Sarà stata questa una parte della storia, ma sicuramente non completa. Già perché questa tradizione era già nota, in particolare al Sud, fin dall'epoca del Sacro Romano Impero. A Cerveteri infatti, sulla 'Tomba dei rilievi' nel IV secolo a.C. le popolazioni avevano scolpito un bassorilievo che raffigurava differenti utensili usati in quel periodo in cucina, ma proprio per preparare quello che è un piatto tipico, e famoso oggi in tutto il mondo, la lasagna.

E se poi la cucina italiana è diventata conosciuta per i suoi molteplici tipi di pasta, questa usanza, di passare da un tipo all'altro, era già ben nota nel Medioevo. I formati della pasta cambiavano a seconda della zona in cui ci si trovava.
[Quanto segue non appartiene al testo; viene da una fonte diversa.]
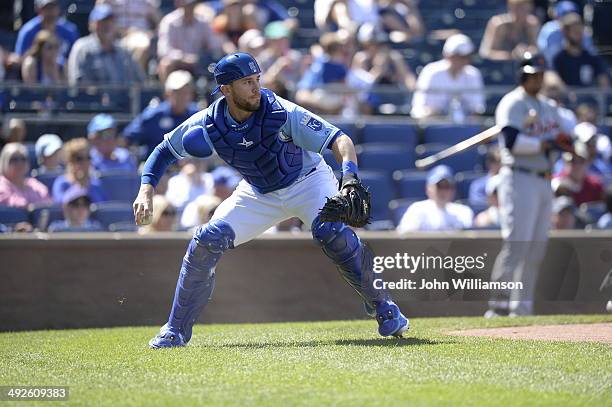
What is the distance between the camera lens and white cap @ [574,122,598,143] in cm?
1213

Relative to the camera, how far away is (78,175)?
10.6 m

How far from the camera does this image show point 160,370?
578cm

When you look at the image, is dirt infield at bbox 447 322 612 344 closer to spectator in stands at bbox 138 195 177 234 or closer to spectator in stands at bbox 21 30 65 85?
spectator in stands at bbox 138 195 177 234

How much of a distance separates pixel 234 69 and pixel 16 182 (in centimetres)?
461

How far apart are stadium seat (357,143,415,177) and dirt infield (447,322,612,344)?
420 centimetres

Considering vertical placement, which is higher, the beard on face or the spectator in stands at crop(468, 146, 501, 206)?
the beard on face

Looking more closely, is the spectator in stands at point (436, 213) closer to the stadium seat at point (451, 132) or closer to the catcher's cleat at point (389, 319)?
the stadium seat at point (451, 132)

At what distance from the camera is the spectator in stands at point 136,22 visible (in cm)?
1310

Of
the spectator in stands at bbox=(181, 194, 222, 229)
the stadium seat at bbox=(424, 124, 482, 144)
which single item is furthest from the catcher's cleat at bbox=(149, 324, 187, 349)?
the stadium seat at bbox=(424, 124, 482, 144)

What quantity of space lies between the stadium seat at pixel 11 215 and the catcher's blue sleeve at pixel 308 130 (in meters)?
4.32

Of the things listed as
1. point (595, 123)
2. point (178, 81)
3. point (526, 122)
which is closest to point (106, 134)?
point (178, 81)

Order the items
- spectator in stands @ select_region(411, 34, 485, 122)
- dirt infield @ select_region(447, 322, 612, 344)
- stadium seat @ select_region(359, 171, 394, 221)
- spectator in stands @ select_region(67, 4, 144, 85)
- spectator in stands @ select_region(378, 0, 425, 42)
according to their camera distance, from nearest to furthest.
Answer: dirt infield @ select_region(447, 322, 612, 344) → stadium seat @ select_region(359, 171, 394, 221) → spectator in stands @ select_region(67, 4, 144, 85) → spectator in stands @ select_region(411, 34, 485, 122) → spectator in stands @ select_region(378, 0, 425, 42)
Tanti tipi di pasta che però nei documenti ritrovati, venivano descritti in un modo solo: maccheroni. Ecco perché unendo tutte queste nozioni, si può facilmente capire il motivo per il quale la pasta sia diventata la caratteristica dell'Italia, uno dei piatti più rappresentativi, se non il numero 1, sicuramente il secondo gradino del podio, lasciando il primato alla pizza. Secondo i gusti ovviamente.